INSTRUCTIONS FOR THE TASK: Every line from the one with "Which of the" through the end of the records below should be restated word for word, and nothing outside that span.

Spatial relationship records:
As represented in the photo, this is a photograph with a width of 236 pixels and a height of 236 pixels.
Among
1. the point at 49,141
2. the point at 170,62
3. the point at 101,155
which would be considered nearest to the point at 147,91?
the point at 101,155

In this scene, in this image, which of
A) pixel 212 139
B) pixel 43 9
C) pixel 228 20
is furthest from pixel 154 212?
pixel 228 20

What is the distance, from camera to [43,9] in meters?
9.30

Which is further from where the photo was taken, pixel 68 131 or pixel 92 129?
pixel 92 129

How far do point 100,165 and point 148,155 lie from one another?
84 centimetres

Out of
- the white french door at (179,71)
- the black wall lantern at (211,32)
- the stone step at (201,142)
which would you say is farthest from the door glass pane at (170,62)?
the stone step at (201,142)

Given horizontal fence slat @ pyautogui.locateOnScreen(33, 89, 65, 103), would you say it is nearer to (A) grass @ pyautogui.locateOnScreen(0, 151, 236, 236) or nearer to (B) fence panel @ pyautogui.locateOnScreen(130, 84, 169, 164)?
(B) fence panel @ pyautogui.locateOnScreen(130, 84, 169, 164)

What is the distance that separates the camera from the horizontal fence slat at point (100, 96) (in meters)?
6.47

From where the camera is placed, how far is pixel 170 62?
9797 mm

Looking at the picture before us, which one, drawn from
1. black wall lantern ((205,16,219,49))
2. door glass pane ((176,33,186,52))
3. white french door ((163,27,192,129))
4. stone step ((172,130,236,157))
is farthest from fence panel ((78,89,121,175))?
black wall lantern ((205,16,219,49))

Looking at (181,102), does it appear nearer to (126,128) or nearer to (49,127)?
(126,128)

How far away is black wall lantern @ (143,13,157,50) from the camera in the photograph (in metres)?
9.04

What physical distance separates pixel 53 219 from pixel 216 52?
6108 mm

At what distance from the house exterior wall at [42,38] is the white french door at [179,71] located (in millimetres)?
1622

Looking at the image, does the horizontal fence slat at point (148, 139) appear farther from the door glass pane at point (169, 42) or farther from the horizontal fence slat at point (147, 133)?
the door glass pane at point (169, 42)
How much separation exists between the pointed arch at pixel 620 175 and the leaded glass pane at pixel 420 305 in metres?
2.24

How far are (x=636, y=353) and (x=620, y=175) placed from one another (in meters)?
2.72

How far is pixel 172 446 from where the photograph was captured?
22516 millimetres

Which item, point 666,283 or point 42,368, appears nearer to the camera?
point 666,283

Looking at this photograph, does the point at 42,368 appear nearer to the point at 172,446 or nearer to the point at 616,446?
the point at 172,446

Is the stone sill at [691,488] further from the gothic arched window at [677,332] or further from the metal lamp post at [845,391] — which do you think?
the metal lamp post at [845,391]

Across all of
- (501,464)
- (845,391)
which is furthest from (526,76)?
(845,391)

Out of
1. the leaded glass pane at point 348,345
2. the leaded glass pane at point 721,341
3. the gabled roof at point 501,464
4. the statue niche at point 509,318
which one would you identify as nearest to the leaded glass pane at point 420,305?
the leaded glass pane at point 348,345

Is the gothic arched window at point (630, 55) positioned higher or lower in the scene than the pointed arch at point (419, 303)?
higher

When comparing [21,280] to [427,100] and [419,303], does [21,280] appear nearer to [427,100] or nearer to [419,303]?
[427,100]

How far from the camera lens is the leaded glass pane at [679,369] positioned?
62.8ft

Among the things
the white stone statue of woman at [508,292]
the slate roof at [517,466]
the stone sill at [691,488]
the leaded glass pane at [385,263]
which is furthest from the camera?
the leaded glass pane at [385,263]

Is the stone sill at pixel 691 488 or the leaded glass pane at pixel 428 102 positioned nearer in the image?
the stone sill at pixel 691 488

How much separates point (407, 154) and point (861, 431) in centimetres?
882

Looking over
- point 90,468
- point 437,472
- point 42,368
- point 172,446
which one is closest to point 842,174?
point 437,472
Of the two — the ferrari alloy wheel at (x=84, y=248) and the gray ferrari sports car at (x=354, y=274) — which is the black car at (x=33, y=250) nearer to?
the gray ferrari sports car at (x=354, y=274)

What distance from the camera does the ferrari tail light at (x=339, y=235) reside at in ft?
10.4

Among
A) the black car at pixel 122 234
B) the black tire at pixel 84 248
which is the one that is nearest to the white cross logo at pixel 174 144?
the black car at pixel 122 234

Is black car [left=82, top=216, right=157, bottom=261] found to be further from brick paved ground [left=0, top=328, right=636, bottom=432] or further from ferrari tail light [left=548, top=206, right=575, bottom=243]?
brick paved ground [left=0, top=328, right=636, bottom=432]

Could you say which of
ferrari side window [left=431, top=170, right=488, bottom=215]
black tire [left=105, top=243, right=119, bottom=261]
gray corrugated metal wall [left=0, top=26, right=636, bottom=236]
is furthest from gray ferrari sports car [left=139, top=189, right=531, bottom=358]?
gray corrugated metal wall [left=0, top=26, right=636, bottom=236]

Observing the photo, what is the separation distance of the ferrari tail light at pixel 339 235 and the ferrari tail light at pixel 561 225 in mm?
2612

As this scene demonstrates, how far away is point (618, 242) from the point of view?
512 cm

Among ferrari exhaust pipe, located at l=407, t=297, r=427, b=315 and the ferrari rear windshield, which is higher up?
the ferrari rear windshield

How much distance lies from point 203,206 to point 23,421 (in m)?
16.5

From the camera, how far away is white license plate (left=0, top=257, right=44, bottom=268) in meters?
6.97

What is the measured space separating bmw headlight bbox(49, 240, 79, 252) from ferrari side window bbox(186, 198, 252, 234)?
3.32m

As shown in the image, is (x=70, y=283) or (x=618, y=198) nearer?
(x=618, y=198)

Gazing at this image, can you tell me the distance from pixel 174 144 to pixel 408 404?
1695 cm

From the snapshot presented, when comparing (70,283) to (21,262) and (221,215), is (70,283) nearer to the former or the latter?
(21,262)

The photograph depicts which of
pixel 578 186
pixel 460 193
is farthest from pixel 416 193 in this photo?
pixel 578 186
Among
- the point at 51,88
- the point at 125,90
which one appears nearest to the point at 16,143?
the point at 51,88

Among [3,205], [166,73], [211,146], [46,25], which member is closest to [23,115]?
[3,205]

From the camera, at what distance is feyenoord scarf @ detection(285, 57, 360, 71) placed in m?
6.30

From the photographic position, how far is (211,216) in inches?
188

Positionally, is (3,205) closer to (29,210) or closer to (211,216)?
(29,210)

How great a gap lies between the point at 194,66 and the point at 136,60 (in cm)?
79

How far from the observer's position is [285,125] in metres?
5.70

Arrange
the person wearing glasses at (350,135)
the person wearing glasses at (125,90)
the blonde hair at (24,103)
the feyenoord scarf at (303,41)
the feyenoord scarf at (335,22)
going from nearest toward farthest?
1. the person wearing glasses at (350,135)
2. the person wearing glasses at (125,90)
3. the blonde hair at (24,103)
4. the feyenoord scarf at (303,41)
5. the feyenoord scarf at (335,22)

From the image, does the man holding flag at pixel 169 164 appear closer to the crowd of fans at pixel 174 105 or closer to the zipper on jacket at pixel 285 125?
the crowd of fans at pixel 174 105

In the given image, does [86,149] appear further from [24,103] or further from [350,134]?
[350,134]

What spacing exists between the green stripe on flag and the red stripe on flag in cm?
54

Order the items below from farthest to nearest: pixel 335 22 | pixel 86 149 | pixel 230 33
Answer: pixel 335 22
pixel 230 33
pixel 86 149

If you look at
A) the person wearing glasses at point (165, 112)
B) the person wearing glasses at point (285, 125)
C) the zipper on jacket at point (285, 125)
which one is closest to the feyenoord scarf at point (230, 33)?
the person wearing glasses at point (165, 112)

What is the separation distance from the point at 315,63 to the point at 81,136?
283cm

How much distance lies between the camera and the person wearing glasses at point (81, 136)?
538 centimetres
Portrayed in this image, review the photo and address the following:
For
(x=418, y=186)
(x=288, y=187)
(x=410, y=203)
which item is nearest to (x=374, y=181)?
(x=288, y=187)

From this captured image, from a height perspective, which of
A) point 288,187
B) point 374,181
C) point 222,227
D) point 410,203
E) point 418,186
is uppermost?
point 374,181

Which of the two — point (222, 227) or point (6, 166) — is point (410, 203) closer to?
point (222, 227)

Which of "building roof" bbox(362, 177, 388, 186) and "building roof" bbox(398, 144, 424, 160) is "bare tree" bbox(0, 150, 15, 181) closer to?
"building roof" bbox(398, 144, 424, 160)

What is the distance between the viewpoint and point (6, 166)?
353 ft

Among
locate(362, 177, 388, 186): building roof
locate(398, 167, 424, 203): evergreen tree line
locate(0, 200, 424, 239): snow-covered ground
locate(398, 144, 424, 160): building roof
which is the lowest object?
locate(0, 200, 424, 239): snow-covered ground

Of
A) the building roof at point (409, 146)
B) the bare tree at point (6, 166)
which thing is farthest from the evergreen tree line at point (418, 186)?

ANSWER TO THE EXERCISE:
Which of the two — point (222, 227) or point (6, 166) — is point (410, 203) closer to?
point (222, 227)

Which of "building roof" bbox(362, 177, 388, 186) and "building roof" bbox(398, 144, 424, 160) is "bare tree" bbox(0, 150, 15, 181) closer to?
"building roof" bbox(398, 144, 424, 160)

What is the distance between the viewpoint and point (6, 166)?
353 ft

Among
locate(362, 177, 388, 186): building roof
locate(398, 167, 424, 203): evergreen tree line
locate(0, 200, 424, 239): snow-covered ground
locate(398, 144, 424, 160): building roof
which is the lowest object?
locate(0, 200, 424, 239): snow-covered ground

Of
A) the building roof at point (409, 146)
B) the bare tree at point (6, 166)
which thing is farthest from the evergreen tree line at point (418, 186)?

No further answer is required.